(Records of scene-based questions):

------------------------

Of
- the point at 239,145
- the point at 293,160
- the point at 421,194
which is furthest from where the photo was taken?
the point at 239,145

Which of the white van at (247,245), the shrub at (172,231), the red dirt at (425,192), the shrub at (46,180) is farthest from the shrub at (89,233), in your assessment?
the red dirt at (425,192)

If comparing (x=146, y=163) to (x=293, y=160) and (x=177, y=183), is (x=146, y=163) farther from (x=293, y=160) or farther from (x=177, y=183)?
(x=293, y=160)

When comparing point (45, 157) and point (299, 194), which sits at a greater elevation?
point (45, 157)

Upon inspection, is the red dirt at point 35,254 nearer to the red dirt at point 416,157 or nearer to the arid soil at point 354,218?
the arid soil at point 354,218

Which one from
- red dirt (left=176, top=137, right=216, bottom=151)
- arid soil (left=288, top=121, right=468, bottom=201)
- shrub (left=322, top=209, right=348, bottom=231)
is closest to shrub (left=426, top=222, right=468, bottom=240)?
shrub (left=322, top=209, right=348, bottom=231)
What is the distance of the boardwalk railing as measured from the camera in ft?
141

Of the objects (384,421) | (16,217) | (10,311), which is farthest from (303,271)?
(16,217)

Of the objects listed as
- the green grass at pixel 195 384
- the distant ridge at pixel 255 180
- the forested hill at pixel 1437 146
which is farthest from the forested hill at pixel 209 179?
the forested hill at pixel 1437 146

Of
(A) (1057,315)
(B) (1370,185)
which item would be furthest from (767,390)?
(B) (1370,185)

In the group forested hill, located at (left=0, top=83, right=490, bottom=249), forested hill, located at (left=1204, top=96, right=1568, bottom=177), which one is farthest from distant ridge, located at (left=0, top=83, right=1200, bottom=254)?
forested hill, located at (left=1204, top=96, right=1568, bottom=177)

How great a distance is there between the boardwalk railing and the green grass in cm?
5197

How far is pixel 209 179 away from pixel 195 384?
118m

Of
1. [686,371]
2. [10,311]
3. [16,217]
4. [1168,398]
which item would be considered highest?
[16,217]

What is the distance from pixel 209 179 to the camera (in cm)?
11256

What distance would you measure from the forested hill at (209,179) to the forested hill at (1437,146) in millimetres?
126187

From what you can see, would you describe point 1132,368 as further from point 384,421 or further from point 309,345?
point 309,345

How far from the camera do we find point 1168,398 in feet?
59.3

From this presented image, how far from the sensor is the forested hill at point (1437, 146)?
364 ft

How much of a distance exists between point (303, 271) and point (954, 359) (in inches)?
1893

------------------------

(What is asked): Each line from the one containing "Which one from" to the end of the records should be echoed exactly, and no other line.

(Answer to the problem):
Which one from
- red dirt (left=176, top=137, right=216, bottom=151)
- arid soil (left=288, top=121, right=468, bottom=201)
- shrub (left=322, top=209, right=348, bottom=231)
is closest to shrub (left=426, top=222, right=468, bottom=240)?
shrub (left=322, top=209, right=348, bottom=231)
What is the distance of the boardwalk railing as measured from the camera in ft?
141

Of the objects (384,421) | (16,217) | (10,311), which is farthest from (303,271)?
(16,217)

Of the objects listed as
- the green grass at pixel 195 384
- the distant ridge at pixel 255 180
- the forested hill at pixel 1437 146
which is farthest from the forested hill at pixel 209 179?
the forested hill at pixel 1437 146

Of
(A) (1057,315)
(B) (1370,185)
which item would be furthest from (767,390)?
(B) (1370,185)

In the group forested hill, located at (left=0, top=83, right=490, bottom=249), forested hill, located at (left=1204, top=96, right=1568, bottom=177), which one is farthest from distant ridge, located at (left=0, top=83, right=1200, bottom=254)?
forested hill, located at (left=1204, top=96, right=1568, bottom=177)

How great a distance is there between the boardwalk railing and the green grass in cm?
5197

How far is pixel 209 179 away from pixel 195 384?
118m

Of
1. [686,371]
2. [10,311]
3. [16,217]
4. [1168,398]
which item would be considered highest?
[16,217]

What is the distance from pixel 209 179 to the camera (in cm)?
11256

What distance would you measure from the forested hill at (209,179) to the forested hill at (1437,146) in millimetres?
126187

From what you can see, would you describe point 1132,368 as further from point 384,421 or further from point 309,345?
point 309,345

How far from the camera do we find point 1168,398 in feet?
59.3

From this presented image, how far from the sensor is the forested hill at point (1437, 146)?
364 ft

How much of a distance exists between point (303, 271) and point (954, 359) (in inches)?
1893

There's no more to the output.